This is index notation in order to express concisely a list of many equations or functions.
For example, the first line that you write states that there are two distinct functions γ1 and γ2 such that γ1 maps I1 into M where I1 is a subset of the real numbers and γ2 maps I2 into M where I2 is a subset of the real numbers.
The arrow notation defines the domain and codomain of the function: I1 is the domain of γ1 and M is the codomain.
The second set of notation has two indexes on each object; each index is taken to vary independently. For example, if the restrictions on α and β were explicitly given as α = 1, 2 and β = 1, 2, then the expression is a concise way of expressing the following list of expressions:
\text{For }\sigma_{11},\text{ let }J\sigma_{11} : V_{11}\rightarrow\text{Mat}_{n, n}(\Re)
\text{For }\sigma_{12},\text{ let }J\sigma_{12} : V_{12}\rightarrow\text{Mat}_{n, n}(\Re)
\text{For }\sigma_{21},\text{ let }J\sigma_{21} : V_{21}\rightarrow\text{Mat}_{n, n}(\Re)

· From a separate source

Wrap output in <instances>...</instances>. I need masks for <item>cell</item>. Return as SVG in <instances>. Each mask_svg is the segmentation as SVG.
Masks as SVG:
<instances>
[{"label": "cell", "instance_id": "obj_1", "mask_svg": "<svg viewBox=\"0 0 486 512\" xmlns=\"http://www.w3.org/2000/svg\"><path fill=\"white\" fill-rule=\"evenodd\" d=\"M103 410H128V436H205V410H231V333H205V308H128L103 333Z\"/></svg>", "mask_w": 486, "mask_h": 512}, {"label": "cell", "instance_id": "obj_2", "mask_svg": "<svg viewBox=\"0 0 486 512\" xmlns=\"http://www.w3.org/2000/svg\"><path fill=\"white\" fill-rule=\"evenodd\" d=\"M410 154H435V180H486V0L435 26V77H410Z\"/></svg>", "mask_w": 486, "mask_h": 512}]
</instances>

\text{For }\sigma_{22},\text{ let }J\sigma_{22} : V_{22}\rightarrow\text{Mat}_{n, n}(\Re)
In words, the sentence defines a list of 4 functions Jσ_ab that maps each respective space V_ab into the set of nxn matrices with real components. In particular, this means that Jσ_12 takes an element of V_12 as an input and returns an nxn matrix with real components as an output. The explicit operation performed by the function on those elements of V_12 is not specified in this expression.